Sutton’s light. That’s the Great Bear," on line 119; "But it’s not bedtime yet. The sun attains/old Dr. Sutton’s
last two windowpanes," lines 985-86). Kinbote's two
doctors constitute a misleading information,
perhaps because Sutton's windows hide something important (it
must be related to the position of the Goldsworth and Shade
houses).*
Kinbote says that he visualizes the snowy-headed gentleman from note to
line 181 and to line 1000, and perhaps also on Shade's line 986 **.
However it seems that he cannot visualize the other Sutton, the
one who is mentioned in notes to lines 230 and 347, perhaps because he
may never have seen him or simply invented him (he
is the psychiatrist doctor (?), who instructs the Shades about
Hazel's poltergeist and the light in the barn.)
According to Kinbote, the elderly snowy-headed Sutton (according to
Shade he must be 80-82) has a widowed daughter
and Kinbote suggestively calls her a "Mrs. Starr," stressing
again Shade's lines about the position of the sun emitting
last rays from a Sutton window.
The non-visualized (invented?) Sutton appears on Line 230:
( ...they disliked modern voodoo-psychiatry, but mainly
because they were afraid of Hazel, and afraid to hurt her. They had however a
secret interview with old-fashioned and learned Dr. Sutton, and this put them in
better spirits) and Line 347: ( One can
well imagine how the Shades dreaded a recrudescence of the poltergeist nuisance
but the ever-sagacious Dr. Sutton affirmed — on what authority I cannot tell —
that cases in which the same person was again involved in the same type of
outbreaks after a lapse of six years were practically unknown.)

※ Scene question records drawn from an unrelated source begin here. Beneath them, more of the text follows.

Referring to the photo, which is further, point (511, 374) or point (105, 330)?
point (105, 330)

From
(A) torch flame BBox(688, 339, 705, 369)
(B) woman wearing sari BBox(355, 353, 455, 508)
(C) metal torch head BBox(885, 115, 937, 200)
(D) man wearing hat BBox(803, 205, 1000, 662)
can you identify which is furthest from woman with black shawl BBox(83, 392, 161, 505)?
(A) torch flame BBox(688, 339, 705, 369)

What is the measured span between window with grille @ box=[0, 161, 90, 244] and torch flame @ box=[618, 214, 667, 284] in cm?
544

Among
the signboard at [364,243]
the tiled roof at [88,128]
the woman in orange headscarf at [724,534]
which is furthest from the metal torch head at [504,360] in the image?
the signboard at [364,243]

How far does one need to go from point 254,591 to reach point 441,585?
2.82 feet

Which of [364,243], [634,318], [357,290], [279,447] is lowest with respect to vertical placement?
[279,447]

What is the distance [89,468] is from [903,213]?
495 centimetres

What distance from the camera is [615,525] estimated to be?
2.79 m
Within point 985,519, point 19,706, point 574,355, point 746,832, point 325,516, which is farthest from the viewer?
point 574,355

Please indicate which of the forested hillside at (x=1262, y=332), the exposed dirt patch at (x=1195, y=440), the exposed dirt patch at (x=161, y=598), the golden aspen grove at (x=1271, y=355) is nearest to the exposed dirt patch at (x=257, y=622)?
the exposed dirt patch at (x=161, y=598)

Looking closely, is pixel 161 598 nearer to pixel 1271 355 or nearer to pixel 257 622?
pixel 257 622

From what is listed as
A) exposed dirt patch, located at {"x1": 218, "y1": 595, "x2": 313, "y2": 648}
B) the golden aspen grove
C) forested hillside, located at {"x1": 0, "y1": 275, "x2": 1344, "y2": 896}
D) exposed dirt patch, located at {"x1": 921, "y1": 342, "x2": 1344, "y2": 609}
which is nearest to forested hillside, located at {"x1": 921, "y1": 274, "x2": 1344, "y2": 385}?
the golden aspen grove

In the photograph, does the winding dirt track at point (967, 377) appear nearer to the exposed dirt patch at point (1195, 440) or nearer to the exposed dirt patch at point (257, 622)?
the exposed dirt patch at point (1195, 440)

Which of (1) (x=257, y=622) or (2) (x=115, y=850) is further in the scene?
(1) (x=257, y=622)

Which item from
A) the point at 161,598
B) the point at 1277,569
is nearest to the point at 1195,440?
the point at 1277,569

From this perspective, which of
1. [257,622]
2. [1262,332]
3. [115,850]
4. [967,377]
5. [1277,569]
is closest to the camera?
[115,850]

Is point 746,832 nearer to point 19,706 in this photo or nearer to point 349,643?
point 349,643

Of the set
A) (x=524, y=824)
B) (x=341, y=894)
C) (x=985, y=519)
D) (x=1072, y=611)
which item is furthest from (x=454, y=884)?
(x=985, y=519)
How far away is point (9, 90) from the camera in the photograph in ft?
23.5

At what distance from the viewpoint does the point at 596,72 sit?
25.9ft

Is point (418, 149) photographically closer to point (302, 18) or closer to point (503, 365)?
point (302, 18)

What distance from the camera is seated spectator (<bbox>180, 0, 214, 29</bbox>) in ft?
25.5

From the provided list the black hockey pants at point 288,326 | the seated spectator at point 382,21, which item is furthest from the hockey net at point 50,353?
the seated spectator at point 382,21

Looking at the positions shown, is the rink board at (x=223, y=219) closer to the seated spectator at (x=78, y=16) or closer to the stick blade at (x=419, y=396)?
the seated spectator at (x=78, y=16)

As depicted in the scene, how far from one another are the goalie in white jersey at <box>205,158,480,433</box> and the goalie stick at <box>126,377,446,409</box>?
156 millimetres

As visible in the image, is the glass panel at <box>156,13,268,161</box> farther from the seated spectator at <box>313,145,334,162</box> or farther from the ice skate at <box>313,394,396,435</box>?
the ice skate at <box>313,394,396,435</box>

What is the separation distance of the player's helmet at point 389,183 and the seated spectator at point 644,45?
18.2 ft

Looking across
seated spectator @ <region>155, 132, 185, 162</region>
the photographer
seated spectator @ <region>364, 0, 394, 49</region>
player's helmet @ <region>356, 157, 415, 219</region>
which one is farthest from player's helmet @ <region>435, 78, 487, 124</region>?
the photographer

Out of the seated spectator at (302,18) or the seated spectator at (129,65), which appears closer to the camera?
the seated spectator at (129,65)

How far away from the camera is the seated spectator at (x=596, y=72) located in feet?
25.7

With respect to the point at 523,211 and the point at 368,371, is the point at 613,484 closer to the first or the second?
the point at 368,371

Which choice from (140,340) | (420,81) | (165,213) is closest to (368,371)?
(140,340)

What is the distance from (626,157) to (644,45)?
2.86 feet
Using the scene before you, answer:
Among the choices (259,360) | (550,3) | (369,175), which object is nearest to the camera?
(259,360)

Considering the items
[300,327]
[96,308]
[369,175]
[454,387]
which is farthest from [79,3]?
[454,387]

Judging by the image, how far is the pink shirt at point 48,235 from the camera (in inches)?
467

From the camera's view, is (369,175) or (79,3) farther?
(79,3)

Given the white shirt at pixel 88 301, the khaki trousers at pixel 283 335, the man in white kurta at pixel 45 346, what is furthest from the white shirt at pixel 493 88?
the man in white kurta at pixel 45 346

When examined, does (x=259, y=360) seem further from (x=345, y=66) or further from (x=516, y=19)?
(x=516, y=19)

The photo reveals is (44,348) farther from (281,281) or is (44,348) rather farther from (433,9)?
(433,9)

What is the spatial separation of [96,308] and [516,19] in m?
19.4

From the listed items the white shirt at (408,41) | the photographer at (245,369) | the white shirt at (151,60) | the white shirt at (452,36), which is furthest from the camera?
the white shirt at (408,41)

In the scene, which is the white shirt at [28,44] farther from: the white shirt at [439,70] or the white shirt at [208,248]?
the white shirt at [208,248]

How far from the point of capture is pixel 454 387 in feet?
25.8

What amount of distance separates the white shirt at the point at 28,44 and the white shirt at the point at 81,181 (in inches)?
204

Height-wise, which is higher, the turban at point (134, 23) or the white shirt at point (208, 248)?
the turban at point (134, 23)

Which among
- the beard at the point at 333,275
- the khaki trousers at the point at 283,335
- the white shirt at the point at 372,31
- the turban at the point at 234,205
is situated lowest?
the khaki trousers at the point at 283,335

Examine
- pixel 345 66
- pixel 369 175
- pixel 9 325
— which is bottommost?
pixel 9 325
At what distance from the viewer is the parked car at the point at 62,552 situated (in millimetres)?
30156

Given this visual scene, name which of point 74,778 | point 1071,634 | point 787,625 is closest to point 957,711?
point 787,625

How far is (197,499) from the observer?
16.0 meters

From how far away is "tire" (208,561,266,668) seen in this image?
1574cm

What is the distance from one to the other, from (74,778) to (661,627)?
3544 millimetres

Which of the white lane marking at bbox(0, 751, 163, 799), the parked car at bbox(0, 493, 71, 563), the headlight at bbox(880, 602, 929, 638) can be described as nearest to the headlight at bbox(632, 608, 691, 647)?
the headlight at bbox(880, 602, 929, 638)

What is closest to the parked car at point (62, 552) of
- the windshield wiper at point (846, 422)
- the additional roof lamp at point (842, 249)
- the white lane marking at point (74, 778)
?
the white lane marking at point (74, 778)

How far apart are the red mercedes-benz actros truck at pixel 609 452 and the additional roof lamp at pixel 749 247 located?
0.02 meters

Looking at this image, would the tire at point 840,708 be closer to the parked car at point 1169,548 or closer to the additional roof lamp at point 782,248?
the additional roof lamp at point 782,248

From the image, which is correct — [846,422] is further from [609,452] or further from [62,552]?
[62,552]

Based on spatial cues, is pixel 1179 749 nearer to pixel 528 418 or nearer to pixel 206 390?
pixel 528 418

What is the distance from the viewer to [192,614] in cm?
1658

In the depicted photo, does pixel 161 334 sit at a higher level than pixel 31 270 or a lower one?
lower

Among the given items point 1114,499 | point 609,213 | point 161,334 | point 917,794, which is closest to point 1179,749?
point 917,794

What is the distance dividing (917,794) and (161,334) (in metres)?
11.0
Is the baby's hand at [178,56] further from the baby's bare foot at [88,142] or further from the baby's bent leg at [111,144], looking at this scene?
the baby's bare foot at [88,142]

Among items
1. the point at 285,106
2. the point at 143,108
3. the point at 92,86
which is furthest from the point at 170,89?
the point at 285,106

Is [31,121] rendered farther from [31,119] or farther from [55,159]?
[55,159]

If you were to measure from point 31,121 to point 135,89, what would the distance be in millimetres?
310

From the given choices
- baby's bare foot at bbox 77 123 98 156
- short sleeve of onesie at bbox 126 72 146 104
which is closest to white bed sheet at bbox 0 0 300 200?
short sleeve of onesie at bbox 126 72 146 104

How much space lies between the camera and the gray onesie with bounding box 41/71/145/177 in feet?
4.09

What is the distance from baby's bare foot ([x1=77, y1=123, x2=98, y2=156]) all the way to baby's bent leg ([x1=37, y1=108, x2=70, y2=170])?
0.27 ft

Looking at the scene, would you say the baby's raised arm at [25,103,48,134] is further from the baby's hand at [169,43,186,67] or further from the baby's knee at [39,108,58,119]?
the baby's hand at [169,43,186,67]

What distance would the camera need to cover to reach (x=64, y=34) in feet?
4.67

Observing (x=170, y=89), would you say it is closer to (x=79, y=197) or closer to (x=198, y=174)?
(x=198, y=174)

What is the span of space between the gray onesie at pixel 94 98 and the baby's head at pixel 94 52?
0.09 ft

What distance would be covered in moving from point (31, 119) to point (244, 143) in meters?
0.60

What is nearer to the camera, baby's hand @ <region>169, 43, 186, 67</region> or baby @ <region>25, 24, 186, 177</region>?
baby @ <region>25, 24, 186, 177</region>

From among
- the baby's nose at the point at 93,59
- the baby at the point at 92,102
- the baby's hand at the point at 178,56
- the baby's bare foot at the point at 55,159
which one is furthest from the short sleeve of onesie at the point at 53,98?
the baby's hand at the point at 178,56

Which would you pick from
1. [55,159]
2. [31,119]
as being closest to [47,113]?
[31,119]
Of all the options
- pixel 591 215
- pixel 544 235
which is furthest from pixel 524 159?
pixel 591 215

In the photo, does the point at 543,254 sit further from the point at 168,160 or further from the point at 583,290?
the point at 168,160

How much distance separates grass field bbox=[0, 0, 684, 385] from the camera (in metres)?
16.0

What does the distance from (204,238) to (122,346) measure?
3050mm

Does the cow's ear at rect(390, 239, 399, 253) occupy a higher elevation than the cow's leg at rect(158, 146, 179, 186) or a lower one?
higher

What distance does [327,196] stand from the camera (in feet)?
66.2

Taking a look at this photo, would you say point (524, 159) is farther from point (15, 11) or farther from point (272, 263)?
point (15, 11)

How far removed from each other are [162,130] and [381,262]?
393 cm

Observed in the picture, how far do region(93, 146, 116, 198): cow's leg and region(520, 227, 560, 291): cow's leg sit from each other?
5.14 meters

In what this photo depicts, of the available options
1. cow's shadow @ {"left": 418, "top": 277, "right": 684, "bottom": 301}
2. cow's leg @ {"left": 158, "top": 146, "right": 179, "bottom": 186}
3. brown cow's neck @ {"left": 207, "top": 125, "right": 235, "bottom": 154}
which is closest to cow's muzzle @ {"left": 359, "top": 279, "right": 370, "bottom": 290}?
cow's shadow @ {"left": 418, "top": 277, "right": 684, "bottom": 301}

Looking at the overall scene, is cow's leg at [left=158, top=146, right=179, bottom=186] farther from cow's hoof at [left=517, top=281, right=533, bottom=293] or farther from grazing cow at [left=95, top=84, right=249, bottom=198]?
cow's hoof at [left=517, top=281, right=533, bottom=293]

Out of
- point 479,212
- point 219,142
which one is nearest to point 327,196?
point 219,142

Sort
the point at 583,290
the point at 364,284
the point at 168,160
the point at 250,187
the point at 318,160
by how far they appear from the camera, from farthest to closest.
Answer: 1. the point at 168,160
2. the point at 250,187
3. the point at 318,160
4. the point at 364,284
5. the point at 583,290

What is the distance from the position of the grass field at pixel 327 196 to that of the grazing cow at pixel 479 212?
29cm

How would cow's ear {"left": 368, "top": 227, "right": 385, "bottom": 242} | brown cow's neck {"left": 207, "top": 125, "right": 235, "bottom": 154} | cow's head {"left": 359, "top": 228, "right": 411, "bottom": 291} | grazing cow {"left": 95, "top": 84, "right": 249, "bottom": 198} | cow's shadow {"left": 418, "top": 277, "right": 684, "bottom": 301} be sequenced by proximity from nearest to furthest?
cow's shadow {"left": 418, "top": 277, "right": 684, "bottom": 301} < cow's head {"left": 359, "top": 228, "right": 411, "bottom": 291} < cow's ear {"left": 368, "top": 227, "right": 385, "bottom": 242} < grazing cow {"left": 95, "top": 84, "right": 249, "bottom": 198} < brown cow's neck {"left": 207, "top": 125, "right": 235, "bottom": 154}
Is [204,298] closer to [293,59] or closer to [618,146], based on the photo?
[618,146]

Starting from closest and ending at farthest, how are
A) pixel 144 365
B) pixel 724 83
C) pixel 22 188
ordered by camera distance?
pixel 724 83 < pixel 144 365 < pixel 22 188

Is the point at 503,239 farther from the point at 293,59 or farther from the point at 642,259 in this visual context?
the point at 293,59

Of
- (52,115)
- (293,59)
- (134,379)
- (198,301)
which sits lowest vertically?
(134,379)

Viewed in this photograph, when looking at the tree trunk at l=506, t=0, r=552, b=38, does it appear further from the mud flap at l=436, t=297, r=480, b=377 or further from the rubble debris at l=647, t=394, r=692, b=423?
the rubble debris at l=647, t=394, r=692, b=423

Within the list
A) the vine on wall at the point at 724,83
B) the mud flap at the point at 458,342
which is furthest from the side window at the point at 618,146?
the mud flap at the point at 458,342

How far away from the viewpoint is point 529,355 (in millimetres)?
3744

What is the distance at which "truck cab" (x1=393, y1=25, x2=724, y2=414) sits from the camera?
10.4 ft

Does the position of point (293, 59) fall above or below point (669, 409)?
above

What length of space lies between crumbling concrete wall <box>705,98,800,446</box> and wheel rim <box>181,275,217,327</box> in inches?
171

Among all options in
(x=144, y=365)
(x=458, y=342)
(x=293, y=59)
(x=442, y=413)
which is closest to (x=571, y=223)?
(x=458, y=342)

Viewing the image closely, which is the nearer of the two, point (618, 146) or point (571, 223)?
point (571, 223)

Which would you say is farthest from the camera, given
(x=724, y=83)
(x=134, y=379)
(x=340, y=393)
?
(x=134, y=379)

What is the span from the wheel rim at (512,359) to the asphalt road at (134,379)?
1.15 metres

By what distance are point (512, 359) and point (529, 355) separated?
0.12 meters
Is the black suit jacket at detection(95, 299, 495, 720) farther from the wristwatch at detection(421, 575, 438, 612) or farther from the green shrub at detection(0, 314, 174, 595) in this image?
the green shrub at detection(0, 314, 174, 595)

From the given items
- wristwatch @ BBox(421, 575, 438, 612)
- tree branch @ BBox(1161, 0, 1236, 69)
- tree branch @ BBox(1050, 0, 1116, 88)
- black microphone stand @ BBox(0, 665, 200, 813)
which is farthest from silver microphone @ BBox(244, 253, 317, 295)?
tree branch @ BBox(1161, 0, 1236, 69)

Perhaps also on Line 986 (but Kinbote isn't clear about
that...).
We know that the "visualized" Sutton lives in an old clapboard
house but, quite strangely, Kinbote has doubts that it would still be
standing at the time he writes the commentary ("stood... and
still stands I trust, Dr. Sutton's old clapboard house), as if not more
than a couple of months had elapsed Shade included his name in the
poem.
...........................................................................................................................
*
Lines 47-48: the frame house between Goldsworth and
Wordsmith: The first name refers to the house in Dulwich Road that I rented from
Hugh Warren Goldsworth, authority on Roman Law and distinguished judge....Higher
up on the same wooded hill stood, and still stands I trust, Dr. Sutton’s old
clapboard house and, at the very top, eternity shall not dislodge Professor C.’s
ultramodern villa from whose terrace one can glimpse to the south ...On the
northern side of the hill Dulwich Road joins the highway leading to Wordsmith
University ..I wish to convey, in making this reference to Wordsmith briefer
than the notes on the Goldsworth and Shade houses, the fact that the college was
considerably farther from them than they were from one another. It is probably
the first time that the dull pain of distance is rendered through an effect of
style and that a topographical idea finds its verbal expression in a series of
foreshortened sentences. After winding for about four miles in a general eastern
direction... lawns sloping down on both sides, the highway bifurcates: one
branch goes left to New Wye and its expectant airfield [is this a
reference to Gradus? Chess-move expectations?] and the other continues to the campus.
** -
Line 119: Dr. Sutton: This is a recombination of
letters taken from two names, one beginning in "Sut," the other ending in "ton."
Two distinguished medical men, long retired from practice, dwelt on our hill.
Both were very old friends of the Shades; one had a daughter, president of
Sybil’s club — and this is the Dr. Sutton I visualize in my notes to lines 181
and 1000. He is also mentioned in Line 986.